KONDA araştırma şirketi Genel Müdürü Sayın Bekir Ağırdır, gençler arasında “dindarlığın” gittikçe azaldığını ifade etmiş.
Burada, bu yazıda, rakamlarla uğraşmayacağım.
İsteyen, KONDA şirketinin web sitesinden istatistiklere erişebilir.

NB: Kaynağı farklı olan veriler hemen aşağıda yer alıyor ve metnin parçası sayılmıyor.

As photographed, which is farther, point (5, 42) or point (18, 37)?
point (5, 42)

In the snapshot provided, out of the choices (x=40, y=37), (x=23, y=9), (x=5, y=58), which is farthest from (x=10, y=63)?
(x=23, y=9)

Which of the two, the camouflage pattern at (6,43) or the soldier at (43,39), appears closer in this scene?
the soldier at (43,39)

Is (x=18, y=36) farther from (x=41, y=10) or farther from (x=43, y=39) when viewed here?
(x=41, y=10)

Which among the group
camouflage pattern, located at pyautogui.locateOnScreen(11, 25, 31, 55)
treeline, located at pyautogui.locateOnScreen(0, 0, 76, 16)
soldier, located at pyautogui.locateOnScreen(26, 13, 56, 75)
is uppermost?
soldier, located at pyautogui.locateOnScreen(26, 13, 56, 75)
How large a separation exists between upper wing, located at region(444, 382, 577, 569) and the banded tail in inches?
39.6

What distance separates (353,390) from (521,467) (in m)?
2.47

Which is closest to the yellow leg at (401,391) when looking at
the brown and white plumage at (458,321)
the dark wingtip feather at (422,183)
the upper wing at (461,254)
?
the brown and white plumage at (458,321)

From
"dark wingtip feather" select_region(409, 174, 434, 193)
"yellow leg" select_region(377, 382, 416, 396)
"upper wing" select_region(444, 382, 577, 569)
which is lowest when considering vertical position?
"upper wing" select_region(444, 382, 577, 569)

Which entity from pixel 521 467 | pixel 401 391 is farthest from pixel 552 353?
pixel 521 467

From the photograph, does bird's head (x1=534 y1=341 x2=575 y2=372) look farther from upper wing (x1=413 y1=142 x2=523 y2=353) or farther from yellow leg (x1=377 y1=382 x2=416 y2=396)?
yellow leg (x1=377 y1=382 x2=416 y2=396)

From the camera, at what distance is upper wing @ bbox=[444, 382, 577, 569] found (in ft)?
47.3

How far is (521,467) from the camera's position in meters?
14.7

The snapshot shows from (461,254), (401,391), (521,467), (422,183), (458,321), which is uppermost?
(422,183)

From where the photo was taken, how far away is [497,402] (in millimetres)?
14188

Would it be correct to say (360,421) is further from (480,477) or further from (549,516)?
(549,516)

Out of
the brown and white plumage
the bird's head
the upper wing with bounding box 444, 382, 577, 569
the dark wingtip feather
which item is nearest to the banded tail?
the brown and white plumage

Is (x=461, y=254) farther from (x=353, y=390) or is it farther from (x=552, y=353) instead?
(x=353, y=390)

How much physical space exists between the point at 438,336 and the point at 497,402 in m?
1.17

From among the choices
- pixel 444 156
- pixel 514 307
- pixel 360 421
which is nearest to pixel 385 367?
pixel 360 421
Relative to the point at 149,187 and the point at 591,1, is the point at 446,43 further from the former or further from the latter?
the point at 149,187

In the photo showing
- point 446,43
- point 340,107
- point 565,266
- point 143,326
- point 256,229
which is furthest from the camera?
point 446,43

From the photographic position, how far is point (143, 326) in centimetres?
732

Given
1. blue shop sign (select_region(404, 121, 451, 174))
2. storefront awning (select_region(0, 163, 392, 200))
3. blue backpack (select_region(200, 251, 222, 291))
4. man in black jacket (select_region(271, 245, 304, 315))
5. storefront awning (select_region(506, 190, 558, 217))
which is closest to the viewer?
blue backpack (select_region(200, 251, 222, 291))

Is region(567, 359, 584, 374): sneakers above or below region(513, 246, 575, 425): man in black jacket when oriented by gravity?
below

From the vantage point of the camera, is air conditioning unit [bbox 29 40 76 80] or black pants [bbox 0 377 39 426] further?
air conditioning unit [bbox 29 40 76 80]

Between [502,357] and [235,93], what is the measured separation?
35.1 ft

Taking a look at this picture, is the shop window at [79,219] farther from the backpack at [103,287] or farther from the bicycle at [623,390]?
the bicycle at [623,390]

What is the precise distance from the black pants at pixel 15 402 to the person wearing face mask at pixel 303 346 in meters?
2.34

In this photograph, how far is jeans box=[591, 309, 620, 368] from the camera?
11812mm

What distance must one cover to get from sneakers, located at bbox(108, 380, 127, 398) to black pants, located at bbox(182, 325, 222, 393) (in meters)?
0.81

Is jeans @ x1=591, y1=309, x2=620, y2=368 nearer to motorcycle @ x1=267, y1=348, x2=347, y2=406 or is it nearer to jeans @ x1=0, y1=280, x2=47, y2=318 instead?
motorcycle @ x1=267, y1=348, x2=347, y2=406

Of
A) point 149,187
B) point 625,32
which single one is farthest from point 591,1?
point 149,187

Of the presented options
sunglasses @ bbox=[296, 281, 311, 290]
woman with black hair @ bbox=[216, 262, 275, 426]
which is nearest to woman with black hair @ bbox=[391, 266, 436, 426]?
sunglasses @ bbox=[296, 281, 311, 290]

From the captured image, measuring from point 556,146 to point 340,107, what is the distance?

Dindarlık ve dindarlaşmanın gençler arasında azaldığının söylenmesi, demek ki siyasal iktidarlarca bunun bir baskı yöntemiyle empoze edilmesinin geçerliliğinin başarısızlığını göstermektedir.
—-*—-
Şu bir gerçek… Metropolleşme ve aşırı göç ile birlikte büyük kentlerin aşırı yerleşime açılmasıyla beraber, kırdan kente göç, burada yetişen gençlerin kendinden önceki kuşaklara göre çok daha farklı bir sosyal çevrede yetişmesine vesile olmaktadır.
—-*—-
Tabii genç kitlenin mikro teknolojik aygıtların yeşerdiği ve geliştiği bir dönemde, eski kuşaklarından farklı bir yaşam tarzlarının olması, yine hayata bakışlarının daha “özgür karakterli” olması, itaat ve biat gibi karakterlerine uyuşmayan davranış örüntülerini reddetmeleri, tüm bunlar gençlerin yaşam değerlerini farklılaştırmaktadır.
—-*—-
Bu bağlamda, gençlerin, İslam dininin dışında bizim kültürümüze uymayan farklı inanç alternatiflerine yönelmeleri, aralarındaki iletişimde, ilişkilerinde, davranışlarında, teknolojinin de etkisiyle daha bağımsız hareket etmelerine neden olmaktadır. Şunu da ekleyelim: Şuanki cari iktidar, İslami kodları bir hayli fazla olan bir siyasal hareket. Kendilerinden önceki partilerinden bağımsız olduklarını anlatabilmek için, kendilerinin “muhafazakâr demokrat” olduklarını ikrar etmişlerdi. Bu KONDA araştırma şirketinin verilerinden de anlaşılacağı üzere, gençler, “mahalle baskısı” olarak addedilecek dayatmalardan da, zımnen itaat ve biat’e zorlanmaktan da hoşlanmıyorlar.